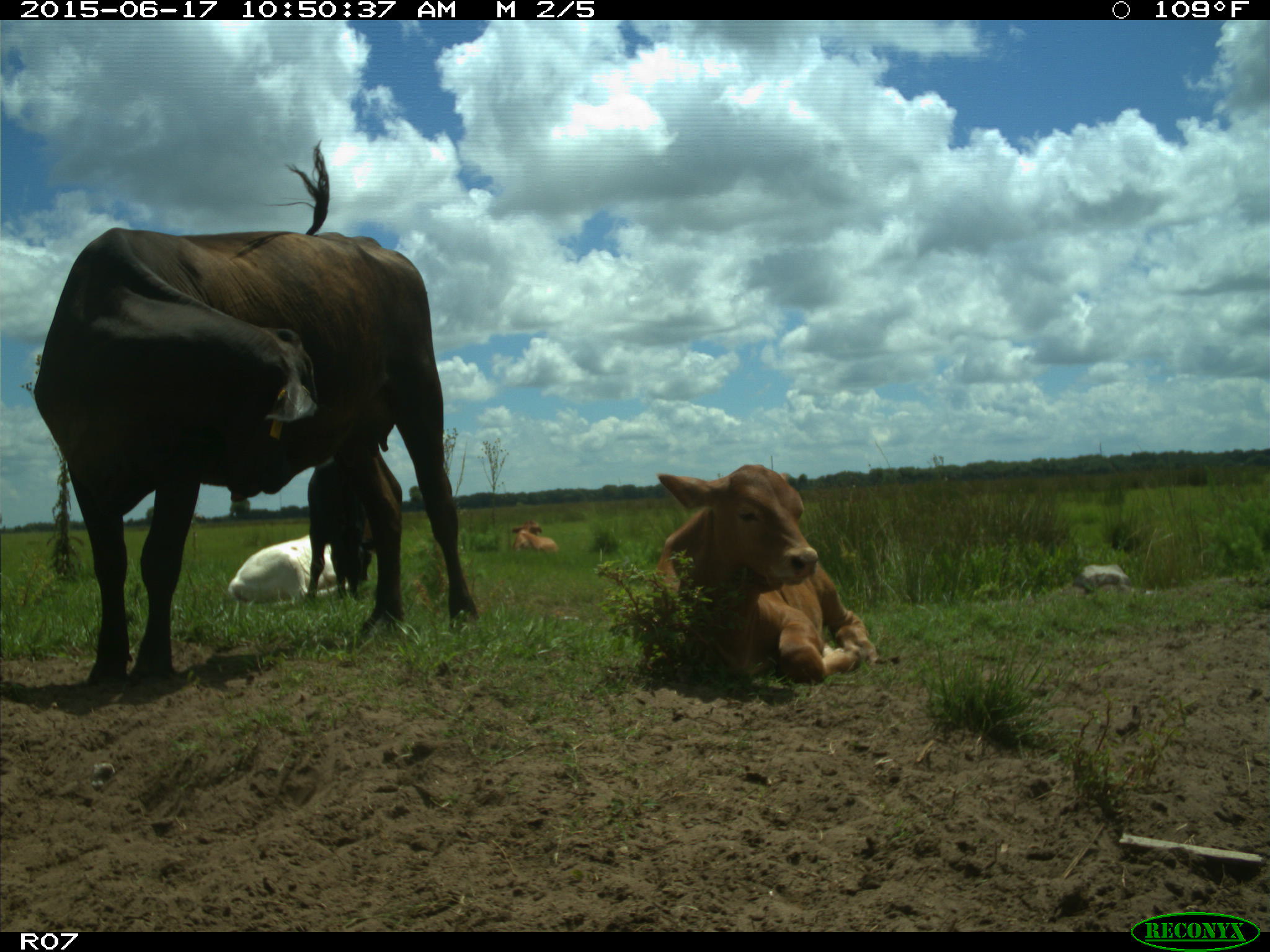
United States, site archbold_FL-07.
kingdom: Animalia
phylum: Chordata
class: Mammalia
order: Artiodactyla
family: Bovidae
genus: Bos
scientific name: Bos taurus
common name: domestic cow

^^^^

> Task directions
Where an entry contains an image, leave the image out; otherwise retype everything exactly.

> Task output
United States, site archbold_FL-07.
kingdom: Animalia
phylum: Chordata
class: Mammalia
order: Artiodactyla
family: Bovidae
genus: Bos
scientific name: Bos taurus
common name: domestic cow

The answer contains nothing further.